Where does this sympathy come from?
Humanity in general frankly, the Kantaben track doesn’t arise from my worrying about how people perceive orientation, that was really just a fun track. There was absolutely no grand thought process behind that. It was Tarun (Mansukhani) who said ‘Ok if that was a teaser, let’s make the whole film’. If you are slighted for your caste for your creed for your religion or your orientation that bothers me. It’s an orientation, it’s a preference and I believe that it’s really your right to choose.
Why aren’t you married at 36?
I don’t want to get married. I love children. And maybe in the future I might even consider having a child because I do feel I will be a good father. I know I have been a good son, and I will be a good father. I don’t want to be a good husband. At the moment I haven’t thought about whether I would adopt or go in for IVF but after I make My Name is Khan I will give this serious thought. I know my child will be beautiful, will be fantastic, and will be great and I am really looking forward to that phase in my life.
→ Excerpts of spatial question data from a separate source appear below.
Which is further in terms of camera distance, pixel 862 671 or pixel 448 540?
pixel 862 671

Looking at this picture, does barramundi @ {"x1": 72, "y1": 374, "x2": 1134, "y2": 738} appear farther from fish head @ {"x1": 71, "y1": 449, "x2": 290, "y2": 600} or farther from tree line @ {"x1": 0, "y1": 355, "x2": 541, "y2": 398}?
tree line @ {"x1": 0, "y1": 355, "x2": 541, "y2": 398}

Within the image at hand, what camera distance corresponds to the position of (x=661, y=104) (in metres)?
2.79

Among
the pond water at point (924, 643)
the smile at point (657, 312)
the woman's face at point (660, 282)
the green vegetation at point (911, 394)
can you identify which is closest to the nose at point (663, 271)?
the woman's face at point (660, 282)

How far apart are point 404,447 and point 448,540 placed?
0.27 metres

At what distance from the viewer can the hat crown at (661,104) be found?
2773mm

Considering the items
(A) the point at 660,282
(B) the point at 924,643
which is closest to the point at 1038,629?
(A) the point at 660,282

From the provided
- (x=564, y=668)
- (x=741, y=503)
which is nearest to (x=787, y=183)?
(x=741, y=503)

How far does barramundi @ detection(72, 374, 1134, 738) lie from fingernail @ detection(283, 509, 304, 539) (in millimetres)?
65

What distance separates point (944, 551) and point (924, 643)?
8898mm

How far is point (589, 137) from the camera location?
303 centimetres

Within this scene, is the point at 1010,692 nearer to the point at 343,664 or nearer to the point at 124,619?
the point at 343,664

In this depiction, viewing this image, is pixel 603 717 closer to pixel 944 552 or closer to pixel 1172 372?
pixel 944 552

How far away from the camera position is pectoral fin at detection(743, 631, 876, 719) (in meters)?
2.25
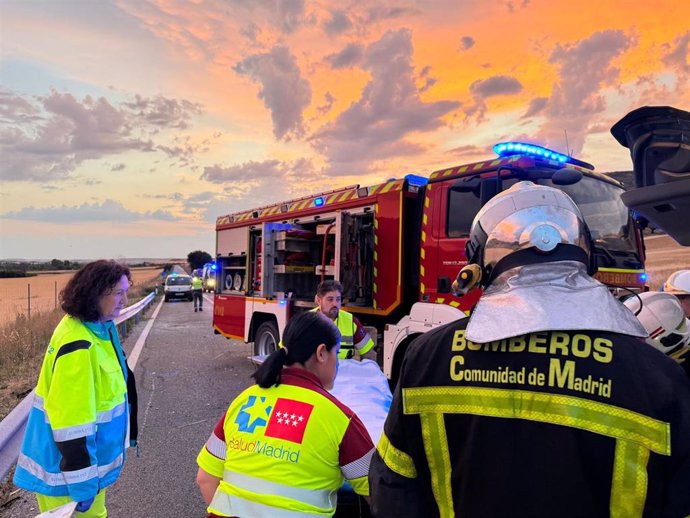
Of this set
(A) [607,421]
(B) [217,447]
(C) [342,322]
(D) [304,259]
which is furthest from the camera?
(D) [304,259]

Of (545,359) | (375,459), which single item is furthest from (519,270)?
(375,459)

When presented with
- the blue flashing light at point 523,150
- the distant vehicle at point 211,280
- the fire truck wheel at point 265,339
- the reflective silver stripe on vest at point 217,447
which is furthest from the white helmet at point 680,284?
the distant vehicle at point 211,280

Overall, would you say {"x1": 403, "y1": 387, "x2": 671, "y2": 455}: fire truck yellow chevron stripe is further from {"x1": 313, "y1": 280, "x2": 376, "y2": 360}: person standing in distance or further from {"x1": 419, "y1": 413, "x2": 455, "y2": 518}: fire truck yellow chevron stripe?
{"x1": 313, "y1": 280, "x2": 376, "y2": 360}: person standing in distance

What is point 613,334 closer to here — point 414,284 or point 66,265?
point 414,284

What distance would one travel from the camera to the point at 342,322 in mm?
5164

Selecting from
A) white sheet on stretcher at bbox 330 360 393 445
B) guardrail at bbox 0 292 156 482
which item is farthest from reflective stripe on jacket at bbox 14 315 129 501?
white sheet on stretcher at bbox 330 360 393 445

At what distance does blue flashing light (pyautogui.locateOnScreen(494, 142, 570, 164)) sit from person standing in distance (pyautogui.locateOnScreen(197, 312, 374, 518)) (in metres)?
3.66

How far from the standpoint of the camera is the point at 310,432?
6.18 ft

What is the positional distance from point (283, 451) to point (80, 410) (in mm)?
1166

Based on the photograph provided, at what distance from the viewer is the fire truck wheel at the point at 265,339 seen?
27.0ft

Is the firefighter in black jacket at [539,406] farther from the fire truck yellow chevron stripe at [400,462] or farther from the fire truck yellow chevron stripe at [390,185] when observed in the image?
the fire truck yellow chevron stripe at [390,185]

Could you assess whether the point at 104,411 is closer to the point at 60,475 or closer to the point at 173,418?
the point at 60,475

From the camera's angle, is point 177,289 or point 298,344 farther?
point 177,289

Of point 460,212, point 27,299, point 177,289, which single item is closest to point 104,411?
point 460,212
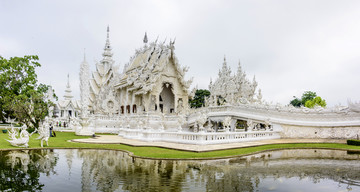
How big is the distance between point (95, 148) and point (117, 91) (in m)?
22.4

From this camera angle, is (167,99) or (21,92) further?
(167,99)

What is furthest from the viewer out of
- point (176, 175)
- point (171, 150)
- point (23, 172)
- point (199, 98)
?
point (199, 98)

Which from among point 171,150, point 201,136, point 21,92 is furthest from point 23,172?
point 21,92

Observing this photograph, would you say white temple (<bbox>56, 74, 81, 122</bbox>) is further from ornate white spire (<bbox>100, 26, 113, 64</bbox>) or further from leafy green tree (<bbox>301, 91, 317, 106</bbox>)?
leafy green tree (<bbox>301, 91, 317, 106</bbox>)

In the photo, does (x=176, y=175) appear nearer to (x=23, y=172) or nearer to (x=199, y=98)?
(x=23, y=172)

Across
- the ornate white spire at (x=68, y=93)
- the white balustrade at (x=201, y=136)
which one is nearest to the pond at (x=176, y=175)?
the white balustrade at (x=201, y=136)

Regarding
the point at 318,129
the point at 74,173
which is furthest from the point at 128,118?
the point at 74,173

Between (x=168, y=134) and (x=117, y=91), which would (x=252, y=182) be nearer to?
(x=168, y=134)

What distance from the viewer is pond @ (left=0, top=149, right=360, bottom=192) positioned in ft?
18.7

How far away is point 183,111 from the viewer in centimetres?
2594

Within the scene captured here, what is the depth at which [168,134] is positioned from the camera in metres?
15.4

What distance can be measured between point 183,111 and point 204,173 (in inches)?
748

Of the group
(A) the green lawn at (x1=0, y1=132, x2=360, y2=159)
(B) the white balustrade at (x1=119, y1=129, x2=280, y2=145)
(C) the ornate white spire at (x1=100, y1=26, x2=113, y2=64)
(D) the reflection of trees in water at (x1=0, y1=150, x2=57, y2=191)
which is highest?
(C) the ornate white spire at (x1=100, y1=26, x2=113, y2=64)

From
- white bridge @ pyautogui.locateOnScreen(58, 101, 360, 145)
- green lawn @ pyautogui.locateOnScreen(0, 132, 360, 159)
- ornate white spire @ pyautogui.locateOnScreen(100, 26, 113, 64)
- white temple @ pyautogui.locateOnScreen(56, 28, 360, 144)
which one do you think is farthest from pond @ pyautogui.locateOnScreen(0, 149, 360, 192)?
ornate white spire @ pyautogui.locateOnScreen(100, 26, 113, 64)
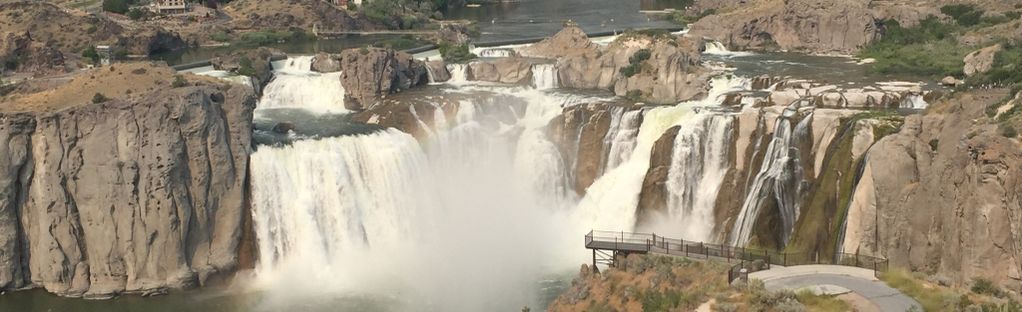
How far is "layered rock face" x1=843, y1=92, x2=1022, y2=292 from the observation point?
116ft

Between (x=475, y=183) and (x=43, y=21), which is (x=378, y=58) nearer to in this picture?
(x=475, y=183)

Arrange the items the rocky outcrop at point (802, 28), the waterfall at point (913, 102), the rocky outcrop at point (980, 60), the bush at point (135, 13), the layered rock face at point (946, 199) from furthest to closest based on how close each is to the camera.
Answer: the bush at point (135, 13)
the rocky outcrop at point (802, 28)
the rocky outcrop at point (980, 60)
the waterfall at point (913, 102)
the layered rock face at point (946, 199)

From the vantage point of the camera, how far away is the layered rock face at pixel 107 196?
47.1m

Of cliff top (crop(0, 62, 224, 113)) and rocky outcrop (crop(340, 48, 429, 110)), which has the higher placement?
cliff top (crop(0, 62, 224, 113))

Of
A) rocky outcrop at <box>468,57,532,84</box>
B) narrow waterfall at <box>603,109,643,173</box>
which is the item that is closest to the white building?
rocky outcrop at <box>468,57,532,84</box>

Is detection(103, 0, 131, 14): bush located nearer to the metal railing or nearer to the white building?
the white building

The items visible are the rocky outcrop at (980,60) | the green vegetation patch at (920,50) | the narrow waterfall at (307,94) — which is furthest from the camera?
the green vegetation patch at (920,50)

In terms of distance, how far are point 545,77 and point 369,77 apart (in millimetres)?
10795

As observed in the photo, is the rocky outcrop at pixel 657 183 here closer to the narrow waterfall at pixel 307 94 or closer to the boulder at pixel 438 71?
the narrow waterfall at pixel 307 94

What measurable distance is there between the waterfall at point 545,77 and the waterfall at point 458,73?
4.97 metres

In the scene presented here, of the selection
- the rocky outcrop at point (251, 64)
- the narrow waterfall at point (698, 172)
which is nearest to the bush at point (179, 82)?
the rocky outcrop at point (251, 64)

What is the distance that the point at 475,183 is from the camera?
2238 inches

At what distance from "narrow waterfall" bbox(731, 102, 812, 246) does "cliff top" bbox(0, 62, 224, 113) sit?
27.4 meters

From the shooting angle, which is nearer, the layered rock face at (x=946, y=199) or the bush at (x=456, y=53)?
the layered rock face at (x=946, y=199)
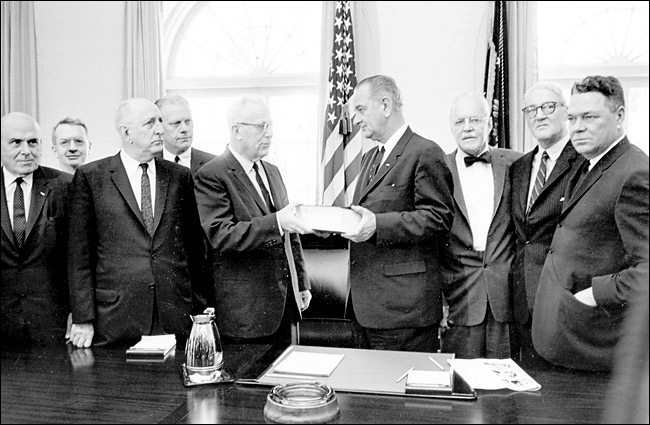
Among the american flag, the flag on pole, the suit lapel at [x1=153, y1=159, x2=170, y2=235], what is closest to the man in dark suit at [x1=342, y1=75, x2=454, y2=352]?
the american flag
No pressure from your mother?
She is very liberal. We are fantastic together; she is my friend, my buddy, my life, and my soulmate. At the end of the day, what do you want in a spouse? You are looking for a soul mate I have mine. I know I can share my silences with my mother and not feel compelled to say anything and she can give me that hug and may be that’s all I need for the week or the month. Beyond this relationship, I wouldn’t be able to have a relationship or a friendship with somebody who is just lovely and nice. I don’t even like those words. You have to be a little messed up for me to really love you.
Okay...
So I’d love to have a child and I think my mother and I will raise a child fantastically. I don’t need a wife I have my mom. Others around should feel envious of what I have with my mother because they all have a spouse and they have those bickerings and those problems, and their relationship with their own parents gets drained and as a result, eventually they have nothing. I am very sorted in my head.
If you discovered that your sexual orientation was not what people perceive you to be, how would you deal with it?
I don’t care about what people’s perceptions are. People have questioned me about my orientation often. I feel it’s nobody’s problem. There are two words, private and personal, which I haven’t put in this English language, but I know they mean something, that’s why they are attached to the word ‘life’, private life and personal life. It’s my prerogative to say, “it’s not your problem, and it’s none of your concern”. People don’t know any thing about me actually and I don’t want them to share whether I have a marriage hidden somewhere or I have a relationship that no one knows about or I don’t have anything and I am a monk in my head and I have taken an oath of celibacy.
Now for some rapid-fire questions these are
descriptions of you by people on the street.
Witty and bitchy:
I get that from my mum. If you ARE to be bitchy, you have to be witty, so I accept that as a compliment.
Smug:
I have tried very hard to be smug, tried very hard to be snobbish. It doesn’t work really. I am dying to be one, but I can’t. Unfortunately I have too much of my father in me.
Suave:
I am all about the new clothes I buy. I am all about wearing them; I am all about not repeating my clothes. I have more clothes and shoes than anyone can even dream of. I love the still camera I love the paparazzi. I love walking down red carpets.